Образ художника, творящего в своей подземной пещере только из ''земной видимости вещей и приглашающего спуститься к нему в гости нехудожника, т. е. человека, работающего при дневном свете, означает обращение Ницше к платоновскому мифу о пещере, однако в антиплатоновском смысле. Принужденный к творчеству художник переживает состояние зачатия ребенка, воспринимая "всякое воздействующее на него из внешнего мира впечатление как призыв к его собственным силам" и преобразуя воспринятое в произведении так, что даже нехудожник оказывается вовлеченным в переживание этих впечатлений. Породить совместное знание об этом состоянии - в этом, по мнению Ницше, определение всякого искусства.

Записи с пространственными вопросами
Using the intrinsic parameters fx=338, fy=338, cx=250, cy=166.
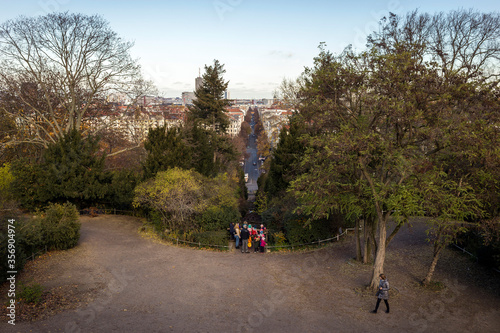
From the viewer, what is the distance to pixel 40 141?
25797 mm

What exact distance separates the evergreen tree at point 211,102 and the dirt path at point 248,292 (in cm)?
2189

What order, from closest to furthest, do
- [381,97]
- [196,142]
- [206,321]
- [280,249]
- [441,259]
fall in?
[206,321], [381,97], [441,259], [280,249], [196,142]

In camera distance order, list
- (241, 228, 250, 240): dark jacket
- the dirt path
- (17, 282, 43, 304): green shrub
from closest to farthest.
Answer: the dirt path < (17, 282, 43, 304): green shrub < (241, 228, 250, 240): dark jacket

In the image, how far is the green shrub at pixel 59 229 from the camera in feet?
51.2

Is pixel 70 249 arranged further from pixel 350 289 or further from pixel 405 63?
pixel 405 63

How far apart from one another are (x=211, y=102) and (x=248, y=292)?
27637 millimetres

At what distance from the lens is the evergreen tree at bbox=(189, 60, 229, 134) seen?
36.6 m

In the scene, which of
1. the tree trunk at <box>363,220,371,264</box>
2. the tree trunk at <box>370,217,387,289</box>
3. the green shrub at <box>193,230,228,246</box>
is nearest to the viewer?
the tree trunk at <box>370,217,387,289</box>

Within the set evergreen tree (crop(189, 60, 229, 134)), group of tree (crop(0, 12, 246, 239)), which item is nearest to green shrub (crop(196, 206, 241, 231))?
group of tree (crop(0, 12, 246, 239))

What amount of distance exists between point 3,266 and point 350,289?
12.2 metres

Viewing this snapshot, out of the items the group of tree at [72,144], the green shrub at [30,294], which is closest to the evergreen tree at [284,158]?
the group of tree at [72,144]

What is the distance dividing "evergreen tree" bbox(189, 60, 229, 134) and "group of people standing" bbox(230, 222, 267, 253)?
21.2 meters

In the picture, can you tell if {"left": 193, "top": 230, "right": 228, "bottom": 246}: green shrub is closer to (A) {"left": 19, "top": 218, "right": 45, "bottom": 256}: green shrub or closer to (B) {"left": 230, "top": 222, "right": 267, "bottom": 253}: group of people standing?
(B) {"left": 230, "top": 222, "right": 267, "bottom": 253}: group of people standing

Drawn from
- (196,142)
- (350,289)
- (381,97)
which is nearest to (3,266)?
(350,289)
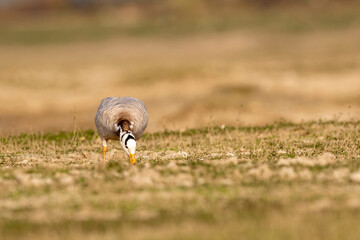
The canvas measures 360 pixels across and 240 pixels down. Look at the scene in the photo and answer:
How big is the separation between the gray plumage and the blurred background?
4.24m

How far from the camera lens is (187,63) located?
2115 inches

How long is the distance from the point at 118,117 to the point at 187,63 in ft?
138

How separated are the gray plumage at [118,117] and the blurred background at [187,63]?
424 centimetres

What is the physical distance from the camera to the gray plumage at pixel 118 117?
1195 centimetres

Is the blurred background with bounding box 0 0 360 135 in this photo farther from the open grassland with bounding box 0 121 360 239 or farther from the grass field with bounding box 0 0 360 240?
the open grassland with bounding box 0 121 360 239

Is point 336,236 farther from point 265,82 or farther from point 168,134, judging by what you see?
point 265,82

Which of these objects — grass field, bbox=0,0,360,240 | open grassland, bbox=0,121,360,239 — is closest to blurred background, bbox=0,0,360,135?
grass field, bbox=0,0,360,240

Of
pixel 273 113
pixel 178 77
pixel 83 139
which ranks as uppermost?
pixel 178 77

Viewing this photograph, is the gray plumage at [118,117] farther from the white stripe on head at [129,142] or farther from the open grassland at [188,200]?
the open grassland at [188,200]

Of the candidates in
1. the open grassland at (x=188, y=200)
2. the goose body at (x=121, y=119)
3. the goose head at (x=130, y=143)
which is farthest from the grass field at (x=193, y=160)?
the goose body at (x=121, y=119)

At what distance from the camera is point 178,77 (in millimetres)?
41344

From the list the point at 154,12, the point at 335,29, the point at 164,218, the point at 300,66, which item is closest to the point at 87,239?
the point at 164,218

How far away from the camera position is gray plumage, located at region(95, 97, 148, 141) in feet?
39.2

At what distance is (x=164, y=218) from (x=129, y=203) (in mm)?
823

▶ _Задания к работе_:
1 - Что, согласно фрагменту, Ницше считает определением всякого искусства?
2 - Перепишите из записей строки, начиная со строки с «What order, from closest to furthest, do» и заканчивая строкой с «[206,321], [381,97], [441,259], [280,249], [196,142]», вместе с вопросом. Сдвиньте каждую координату в ответе на 73.
Фрагмент и записи — два независимых друг от друга материала.

▶ _Ответы по порядку_:
1 - Порождение совместного знания о состоянии зачатия ребенка, которое переживает принужденный к творчеству художник.

2 -
What order, from closest to furthest, do
- [381,97]
- [196,142]
- [206,321]
- [280,249]
- [441,259]
fall in?
[279,394], [454,170], [514,332], [353,322], [269,215]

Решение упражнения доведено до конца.